Reviewed by Calculator Editorial Team

This calculator helps you compute the number of k-permutations of n, which is the number of ways to arrange k items from a set of n distinct items where order matters and repetition is not allowed.

What is k-permutations of n?

In combinatorics, a k-permutation of n is an arrangement of k items from a set of n distinct items where the order of selection matters. This is also known as a permutation of n items taken k at a time.

For example, if you have 5 distinct books and want to arrange 3 of them on a shelf, the number of possible arrangements is the number of 3-permutations of 5.

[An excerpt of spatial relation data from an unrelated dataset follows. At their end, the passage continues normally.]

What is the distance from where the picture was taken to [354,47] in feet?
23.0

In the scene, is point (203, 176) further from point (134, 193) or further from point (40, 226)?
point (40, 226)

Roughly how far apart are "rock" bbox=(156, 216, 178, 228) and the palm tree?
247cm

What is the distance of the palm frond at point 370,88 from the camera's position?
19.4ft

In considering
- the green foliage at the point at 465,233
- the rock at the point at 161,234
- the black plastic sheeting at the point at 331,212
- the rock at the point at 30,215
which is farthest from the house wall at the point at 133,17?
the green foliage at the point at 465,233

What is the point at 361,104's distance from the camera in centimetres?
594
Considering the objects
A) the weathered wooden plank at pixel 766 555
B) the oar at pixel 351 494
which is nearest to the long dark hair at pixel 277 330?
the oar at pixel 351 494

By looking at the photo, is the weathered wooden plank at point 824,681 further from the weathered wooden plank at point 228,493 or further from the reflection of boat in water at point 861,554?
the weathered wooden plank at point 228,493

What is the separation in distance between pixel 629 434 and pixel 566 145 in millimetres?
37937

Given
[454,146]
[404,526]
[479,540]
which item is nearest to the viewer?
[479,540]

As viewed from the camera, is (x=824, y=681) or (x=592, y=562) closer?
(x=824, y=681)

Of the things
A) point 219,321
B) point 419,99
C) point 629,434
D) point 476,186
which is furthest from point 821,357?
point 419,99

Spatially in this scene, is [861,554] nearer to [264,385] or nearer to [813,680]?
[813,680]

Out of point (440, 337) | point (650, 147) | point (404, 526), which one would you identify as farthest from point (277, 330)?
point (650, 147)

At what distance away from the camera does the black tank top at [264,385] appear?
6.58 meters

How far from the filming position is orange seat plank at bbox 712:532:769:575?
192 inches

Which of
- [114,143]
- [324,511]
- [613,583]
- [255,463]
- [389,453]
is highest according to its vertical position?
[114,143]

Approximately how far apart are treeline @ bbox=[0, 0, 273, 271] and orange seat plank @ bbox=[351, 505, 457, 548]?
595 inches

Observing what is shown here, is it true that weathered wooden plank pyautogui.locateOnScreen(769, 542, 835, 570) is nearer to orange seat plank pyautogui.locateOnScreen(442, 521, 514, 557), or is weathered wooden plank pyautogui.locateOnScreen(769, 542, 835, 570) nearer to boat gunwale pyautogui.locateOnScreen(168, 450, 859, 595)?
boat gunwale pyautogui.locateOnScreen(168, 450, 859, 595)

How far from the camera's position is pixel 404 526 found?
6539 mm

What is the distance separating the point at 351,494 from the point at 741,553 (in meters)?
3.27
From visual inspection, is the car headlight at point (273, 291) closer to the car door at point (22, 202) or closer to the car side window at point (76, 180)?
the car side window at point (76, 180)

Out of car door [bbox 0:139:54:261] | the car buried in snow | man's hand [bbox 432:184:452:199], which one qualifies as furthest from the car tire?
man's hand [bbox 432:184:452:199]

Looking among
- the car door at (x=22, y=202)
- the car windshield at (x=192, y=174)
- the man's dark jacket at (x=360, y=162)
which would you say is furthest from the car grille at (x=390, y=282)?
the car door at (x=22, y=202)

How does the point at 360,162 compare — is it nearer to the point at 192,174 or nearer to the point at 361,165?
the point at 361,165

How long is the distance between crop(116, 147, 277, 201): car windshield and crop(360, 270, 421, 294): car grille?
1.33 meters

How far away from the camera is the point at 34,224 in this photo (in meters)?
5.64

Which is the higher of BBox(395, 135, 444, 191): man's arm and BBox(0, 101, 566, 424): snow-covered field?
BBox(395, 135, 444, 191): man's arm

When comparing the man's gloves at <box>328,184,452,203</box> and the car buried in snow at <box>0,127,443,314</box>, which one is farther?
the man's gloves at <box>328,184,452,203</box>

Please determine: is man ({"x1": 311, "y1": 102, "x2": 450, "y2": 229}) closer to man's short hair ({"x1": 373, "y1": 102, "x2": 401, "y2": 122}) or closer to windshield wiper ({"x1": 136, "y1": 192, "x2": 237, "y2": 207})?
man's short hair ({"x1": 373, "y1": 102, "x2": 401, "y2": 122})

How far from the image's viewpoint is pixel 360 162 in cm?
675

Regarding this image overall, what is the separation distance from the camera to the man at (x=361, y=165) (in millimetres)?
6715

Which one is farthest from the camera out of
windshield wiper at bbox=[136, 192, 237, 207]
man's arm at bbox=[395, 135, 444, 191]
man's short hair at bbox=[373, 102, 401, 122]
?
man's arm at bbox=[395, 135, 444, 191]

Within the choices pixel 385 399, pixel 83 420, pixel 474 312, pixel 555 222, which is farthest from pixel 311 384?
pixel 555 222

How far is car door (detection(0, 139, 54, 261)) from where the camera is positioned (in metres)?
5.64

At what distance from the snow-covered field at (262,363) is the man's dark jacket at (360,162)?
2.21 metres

Note: k-permutations are different from combinations, where order does not matter. For combinations, you would use the combination formula instead.

Formula

The number of k-permutations of n is calculated using the following formula:

P(n, k) = n! / (n - k)!

Where:

  • P(n, k) is the number of k-permutations of n
  • n! is the factorial of n (n × (n-1) × ... × 1)
  • k is the number of items to arrange

This formula works because we're selecting k items from n and arranging them in order, which reduces the problem to multiplying n by (n-1) by (n-2) and so on, until we've selected k items.

How to calculate

  1. Determine the total number of items (n)
  2. Determine how many items you want to arrange (k)
  3. Calculate the factorial of n (n!)
  4. Calculate the factorial of (n - k) ((n - k)!)
  5. Divide n! by (n - k)! to get the number of k-permutations

For example, to calculate the number of 3-permutations of 5:

  1. n = 5, k = 3
  2. 5! = 5 × 4 × 3 × 2 × 1 = 120
  3. (5 - 3)! = 2! = 2 × 1 = 2
  4. P(5, 3) = 120 / 2 = 60

Examples

Example 1: Arranging books on a shelf

You have 8 distinct books and want to arrange 4 of them on a shelf. How many different arrangements are possible?

Solution:

  1. n = 8, k = 4
  2. 8! = 40320
  3. (8 - 4)! = 4! = 24
  4. P(8, 4) = 40320 / 24 = 1680

There are 1680 possible arrangements.

Example 2: Creating passwords

You want to create a 4-character password using letters A-Z (26 letters) and digits 0-9 (10 digits). How many different passwords are possible if repetition is not allowed?

Solution:

  1. Total available characters: 26 letters + 10 digits = 36
  2. n = 36, k = 4
  3. 36! = 933263680
  4. (36 - 4)! = 32! = 261534873600
  5. P(36, 4) = 933263680 / 261534873600 ≈ 3596

There are approximately 3596 possible passwords.

When to use

k-permutations are useful in various scenarios where order matters and repetition is not allowed, including:

  • Arranging items in a specific order (e.g., books on a shelf, race positions)
  • Creating passwords or codes with unique characters
  • Scheduling or sequencing tasks
  • Selecting and ordering teams or groups

When you need to calculate the number of possible ordered arrangements of k items from a set of n distinct items, k-permutations provide the solution.

FAQ

What is the difference between permutations and combinations?
Permutations consider the order of items, while combinations do not. For example, the permutations of ABC include ABC, ACB, BAC, etc., while the combinations would just be ABC.
Can k-permutations be calculated when k > n?
No, k-permutations are only defined when k ≤ n. If k > n, the result is 0 because you cannot select more items than are available.
Is there a difference between k-permutations and permutations?
Technically, a permutation is an arrangement of all n items, while a k-permutation is an arrangement of k items from n. So a permutation is the same as an n-permutation.
Can k-permutations be used with repeated items?
No, the standard k-permutation formula assumes all items are distinct and repetition is not allowed. For cases with repetition, you would need a different combinatorial formula.
What is the maximum value that can be calculated with this formula?
The maximum value depends on the programming language and available memory, but for practical purposes, most programming languages can handle factorials up to around 20! before encountering overflow issues.